Au cours de la campagne, Pierre-Karl Péladeau devra en laisser savoir plus sur ses positions et orientations, ce qui le fera probablement descendre dans les sondages. On ne peut jamais satisfaire tout le monde. Au premier débat non-officiel le 28 février à l’Université de Montréal dans le cadre de la semaine de la souveraineté, M. Péladeau était hésitant sur le calendrier référendaire et n’a pas trop osé s’engager sur la question. Surtout avec sa position de favori, les attaques seront principalement dirigées contre lui. De plus, les nombreux conflits de travail au sein de Québecor laissent une tâche dans son dossier. Les syndicats, alliés de longue date du PQ, semblent réticents à laisser les reines du PQ à M. Péladeau.

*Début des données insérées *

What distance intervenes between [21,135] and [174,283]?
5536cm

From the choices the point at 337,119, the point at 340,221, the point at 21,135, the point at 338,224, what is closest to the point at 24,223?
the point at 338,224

Pour l’instant, la lutte pour la deuxième place se tient entre Bernard Drainville et Alexandre Cloutier. Jean-François Lisée s’est retiré de la course et ne fait donc plus partie de l’équation. Toutefois, il est loin d’avoir donné son appui au favori «[Pierre-Karl Péladeau] n’est pas notre premier choix et pour certains d’entre vous n’est pas votre deuxième choix ».
Une 2e place de Martine Ouellette ou Pierre Céré est quasiment impossible, leurs meilleurs scores en sondages étant respectivement 5% et 1%. Bernard Drainville se présente en ce moment comme la meilleure deuxième option.
C’est dire que la vraie course se fait pour la 2e place. Cette place pourrait permettre d’affronter Pierre-Karl Péladeau dans un match simple au deuxième tour et de peut-être créer la surprise générale en ralliant assez d’appuis pour remporter la chefferie. Tout au moins, un deuxième tour donnerait au Parti Québécois un vrai débat en profondeur.
Il reste à savoir si les autres candidats seront capables de limiter le favori à 50% – 1 au premier tour car la dernière chose qu’il faille au PQ est le couronnement d’un candidat qui n’aura pas été testé sur le champ de bataille des idées. Un candidat bien affirmé avec des idées claires sur les sujets importants de la province donnera plus de chance au Parti Québécois de former le prochain gouvernement, mais aussi de représenter une opposition efficace pour les trois prochaines années.